## EXTRAIT DE CONFÉRENCE
⁂

Photo_Thomas_Universit_23c514e43521591bfbf9c44581e32b17

par Thomas DE KONINCK – répondant Jean-François MATTEI

Juillet 2004 – Cannes.

Conférence donnée dans le cadre de l’homme de l’année 2004 à Cannes : SAINT EXUPERY

Saint-Ex, un humaniste?

Il faut se méfier du mot «humanisme». Michel Foucault le rappelait, «il y a eu un humanisme qui se présentait comme critique du christianisme et de la religion en général; il y a eu un humanisme chrétien en opposition à un humanisme ascétique et beaucoup plus théocentrique (ceci au dix-septième siècle). Au dix-neuvième siècle, il y eut un humanisme méfiant, hostile et critique à l’égard de la science; et un autre qui plaçait [au contraire] son espoir dans cette même science. Le marxisme a été un humanisme, l’existentialisme, le personnalisme l’ont été aussi; il y eut un temps où on soutenait les valeurs humanistes représentées par le national-socialisme, et où les staliniens [eux-mêmes] disaient qu’ils étaient humanistes».
Ce mot d’humanisme ayant, en somme, servi à désigner, au cours de l’histoire, des positions aussi disparates, n’a-t-il pas perdu toute consistance? Ne devrait-on pas y renoncer?

⁂

## DONNÉES DE L'EXERCICE
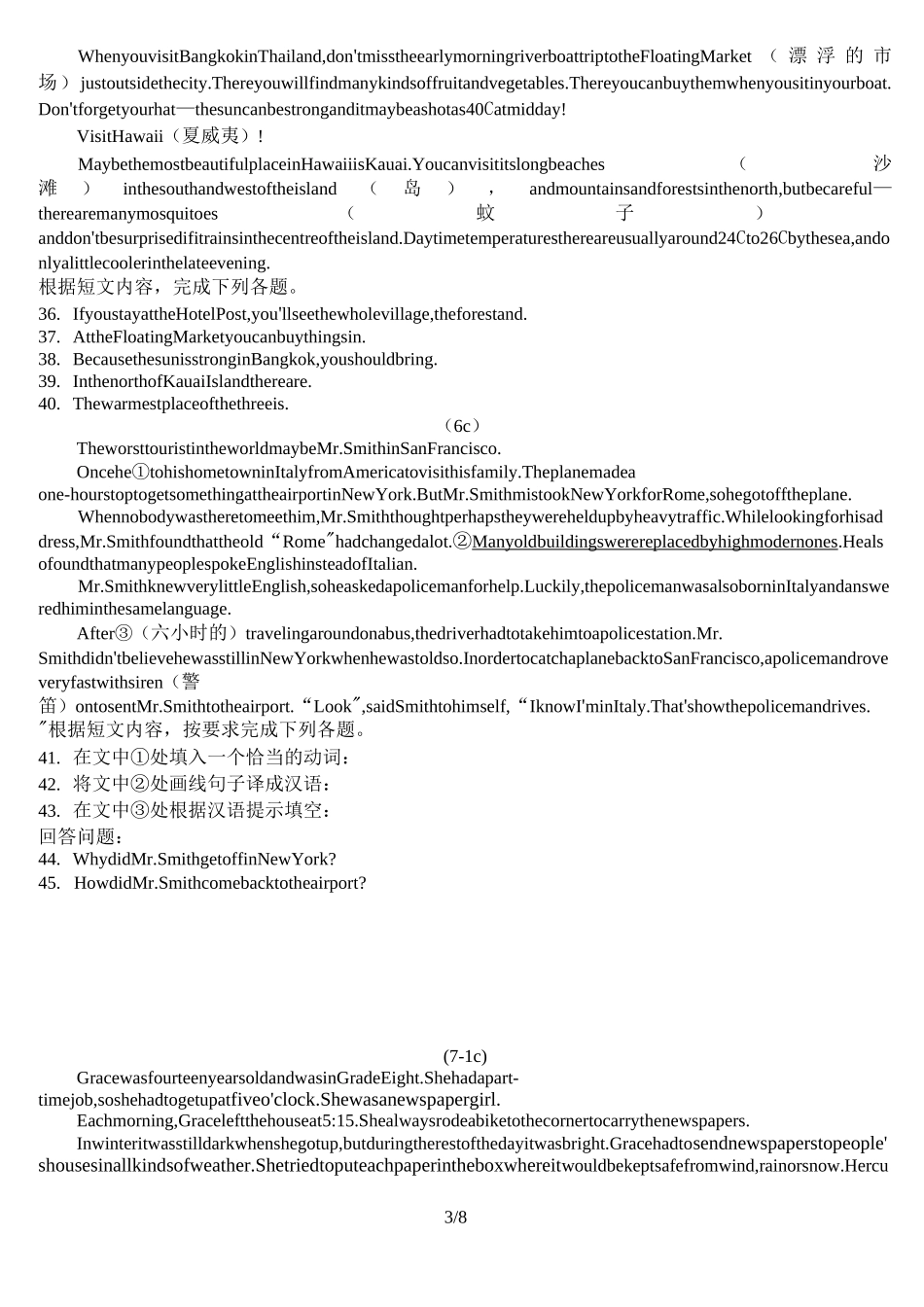 八年级英语下任务型阅读_第3页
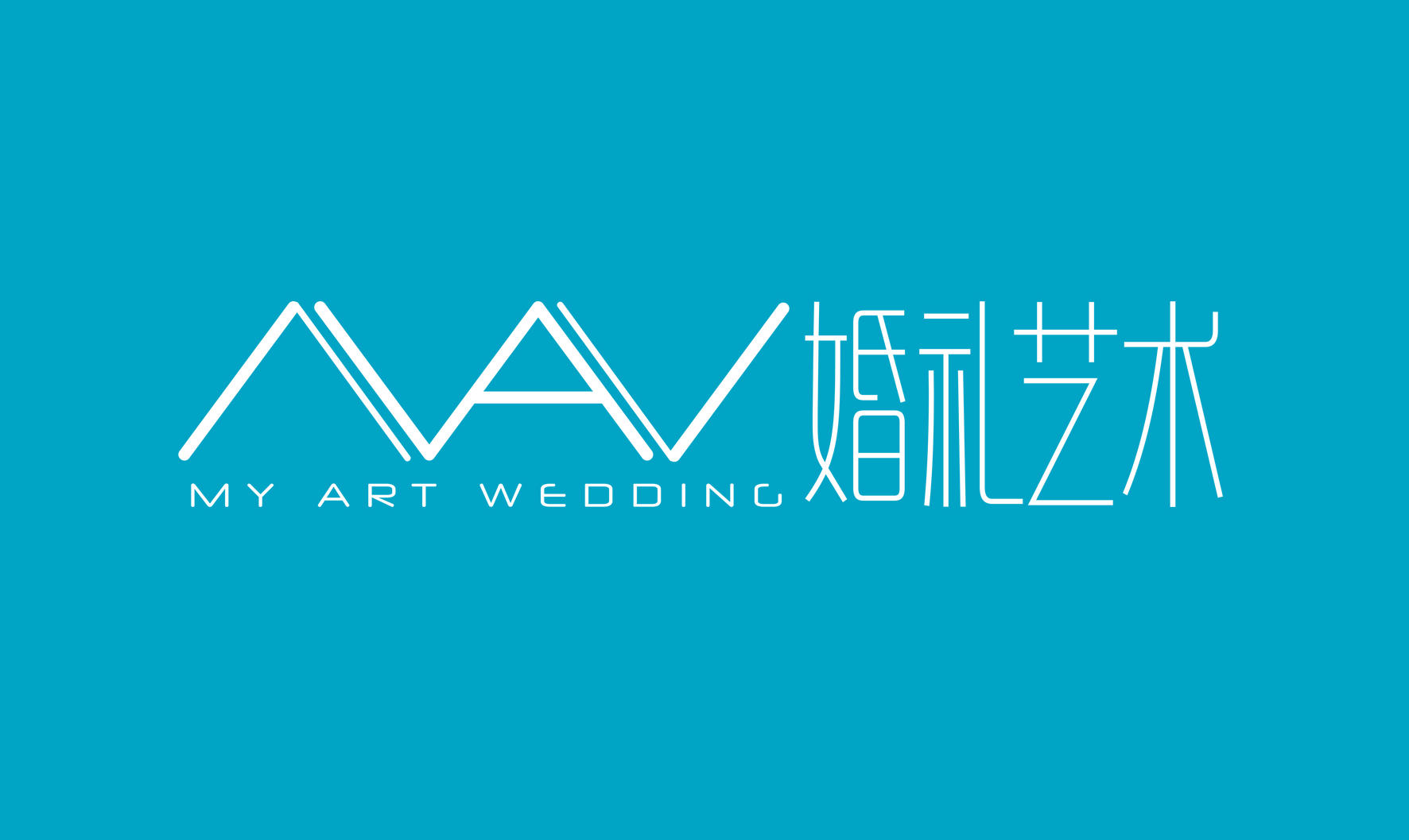 MAW婚礼艺术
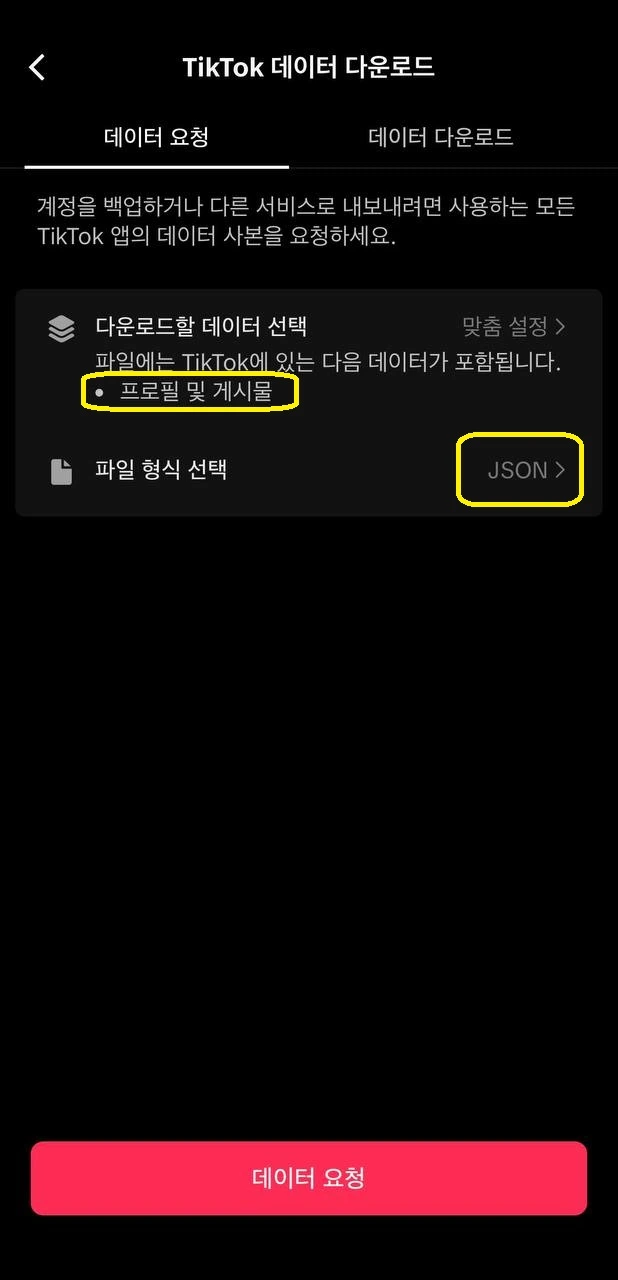 step04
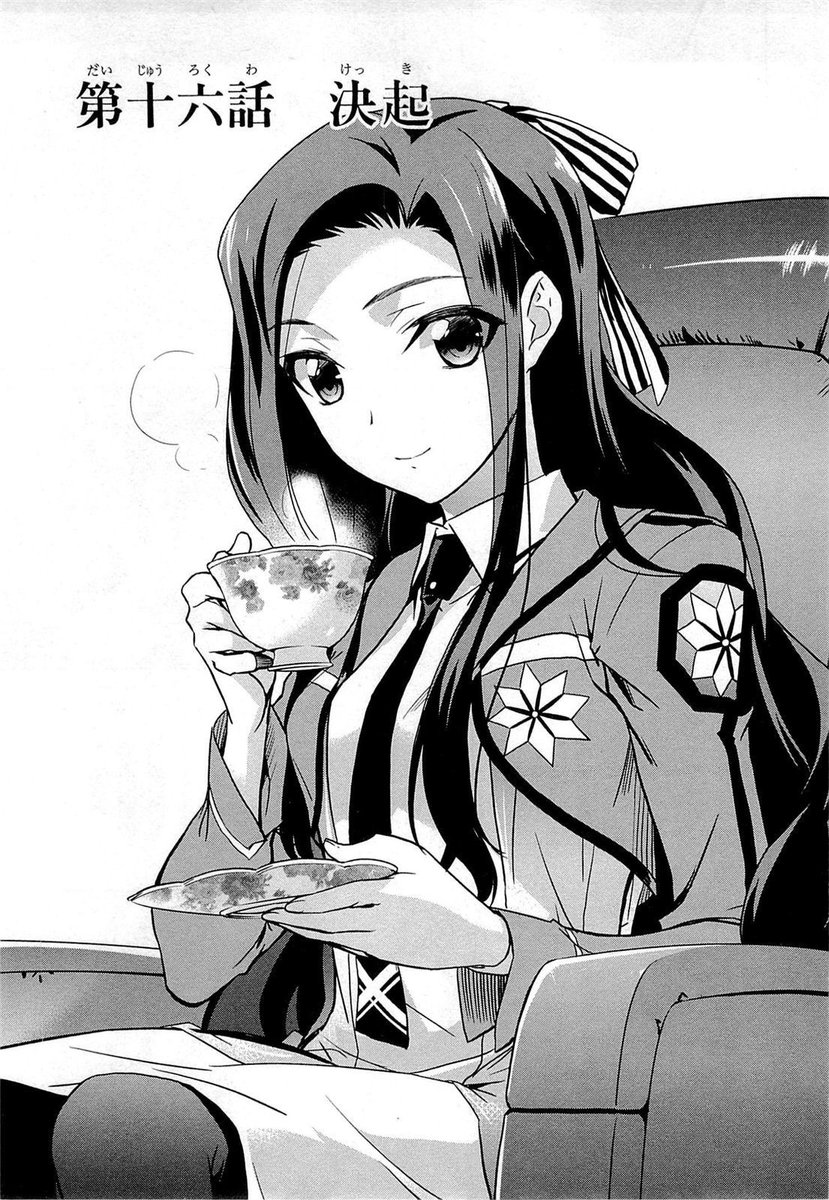 七草真由美در توییتر 真由美まゆみ 七草真由美 魔法科高校の劣等生 真由美 七草真由美 魔法科高校の劣等生 七草真由美در توییتر 真由美まゆみ 七草真由美 魔法科高校の劣等生 真由美 七草真由美 魔法科高校の劣等生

⁂

## LISTE DES TÂCHES
(a) Relevez toutes les personnes nommées dans l'extrait de conférence.
(b) Répondez à ces questions d'après l'extrait de conférence.
(i) En quel mois, en quelle année et dans quelle ville la conférence a-t-elle été donnée ?
(ii) Quel auteur est cité pour rappeler qu'il faut se méfier du mot « humanisme » ?
(iii) Selon la citation, à quel siècle un humanisme chrétien s'opposait-il à un humanisme ascétique et plus théocentrique ?
(c) Prolongez l'extrait de conférence sur Saint-Exupéry et l'humanisme à partir de sa dernière phrase.
Ces données ne sont pas nécessaires.

## RÉPONSES PAR TÂCHE
(a)
Thomas De Koninck
Jean-François Mattei
Saint-Exupéry (Saint-Ex)
Michel Foucault

(b)
(i) En juillet 2004, à Cannes.
(ii) Michel Foucault.
(iii) Au dix-septième siècle.

(c)
Je ne crois pas du tout, pour ma part, qu’il faille y renoncer. Mais il est vrai que l’«humanisme» a grand besoin d’être mieux défini pour notre temps. Il faut en quelque sorte, «remplir le mot», selon une expression de Saint-Ex dans Citadelle : «Les mots essaient d’épouser la nature et de l’emporter. Ainsi j’ai dit « montagne» et j’emporte la montagne en moi avec ses hyènes et ses chacals et ses ravins pleins de silence et sa montée vers les étoiles jusqu’aux crêtes mordues par les vents … mais ce n’est qu’un mot qu’il faut remplir». Or il me semble que ce qu’a fait entre autres Saint-Exupéry, c’est précisément de remplir le mot «humanisme». Ce que résume du reste avec bonheur la phrase suivante, dans Citadelle encore : «(…) Il convient en permanence de tenir réveillé en l’homme ce qui est grand et de le convertir à sa propre grandeur» .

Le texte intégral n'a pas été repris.